Next, Pip's actions are encouraged by self-interest. This stage of maturity is
probably the most common stage displayed in people. Pip's desire for
self-satisfaction leaves him eventually with a broken heart, no money, and
distance from his dearest friends, Joe and Biddy. This stage in Pip's life was
brought about primarily through his infatuation with Estella and ultimately by
his new fortune which Magwitch secretly bestowed upon him. Even though Pip had
almost everything he could desire materially, he was not truly happy as one can
perceive from this quote, "'...Fortune alone has raised me; that is being
very lucky. And yet when I think of Estella- .... I cannot tell you how
dependent and uncertain I feel.,, (ch. 30, pg. 269) Sadly enough, Pip still
feels as though he must have everything if he wants to be a
"gentleman," so he joins an elite club, Finches of the Grove, buys
expensive furnishings and hires a housekeeper. This reckless spending of money
does not make Pip truly happy because he is not being true to himself. Pip
displayed this haughty attitude up until the point when he discovered that
Magwitch was his benefactor, not Mrs. Havisham. This single event seems to
shatter Pip's ever growing ego and turn him into the true gentleman he wants to
be. Finally, Pip's change from self-satisfaction to altruism is indeed very
noble. Pip realizes that he should not judge others based on appearance, but
rather on who they are on the inside. This point of change was made only after
spending time with Magwitch and realizing how much he was grateful to him and
how much Magwitch loved him. Pip stays true to the end with Magwitch and never
abandons him as shown when Pip states, "I will never stir from your side...

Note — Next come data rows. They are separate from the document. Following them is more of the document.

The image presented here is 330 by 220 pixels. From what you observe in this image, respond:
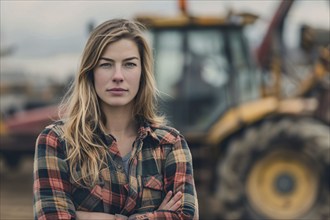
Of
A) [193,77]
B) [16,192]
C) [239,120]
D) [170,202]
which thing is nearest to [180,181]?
[170,202]

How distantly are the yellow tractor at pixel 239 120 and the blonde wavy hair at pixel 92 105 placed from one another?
3903mm

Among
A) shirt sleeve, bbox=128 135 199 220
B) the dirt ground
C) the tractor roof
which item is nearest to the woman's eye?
shirt sleeve, bbox=128 135 199 220

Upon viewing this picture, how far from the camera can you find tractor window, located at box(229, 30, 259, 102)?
8.19 metres

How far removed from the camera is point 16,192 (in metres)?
10.1

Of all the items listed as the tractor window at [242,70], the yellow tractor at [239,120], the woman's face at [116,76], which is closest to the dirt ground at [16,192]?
the yellow tractor at [239,120]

when I am suffered to be near you. Please God, I will be as true to you as you
have been to me." (ch. 54, pg. 457) This goes to prove that people can
change, but only after they experience love. Pip's unconditional love for
Magwitch was definite because he had nothing to gain from him. Only now does Pip
realize how much he has missed in life and how sorry he is for missing it. His
apology to Joe and Biddy shows that they are forgiving characters and that Pip
is now one of them. Pip's acting out of the goodness of his heart demonstrates
that deep down inside, he was a sort of hero to himself. In Charles Dickens'
novel, Great Expectations, the main character Pip undergoes a constant moral
maturing. This development in Pip's nature is whole and just needed some
prodding to show itself. Pip began as an innocent child, became corrupted by
fear, pursued wealth through material goods, and finally learned that true
happiness came from within. By doing generous and kind acts, people can be even
happier than if they owned everything in the world. Pip's maturing was indeed
admirable. Even through all of his hardships and misfortunes of the mind, Pip
manages to end up a respectable, true gentleman.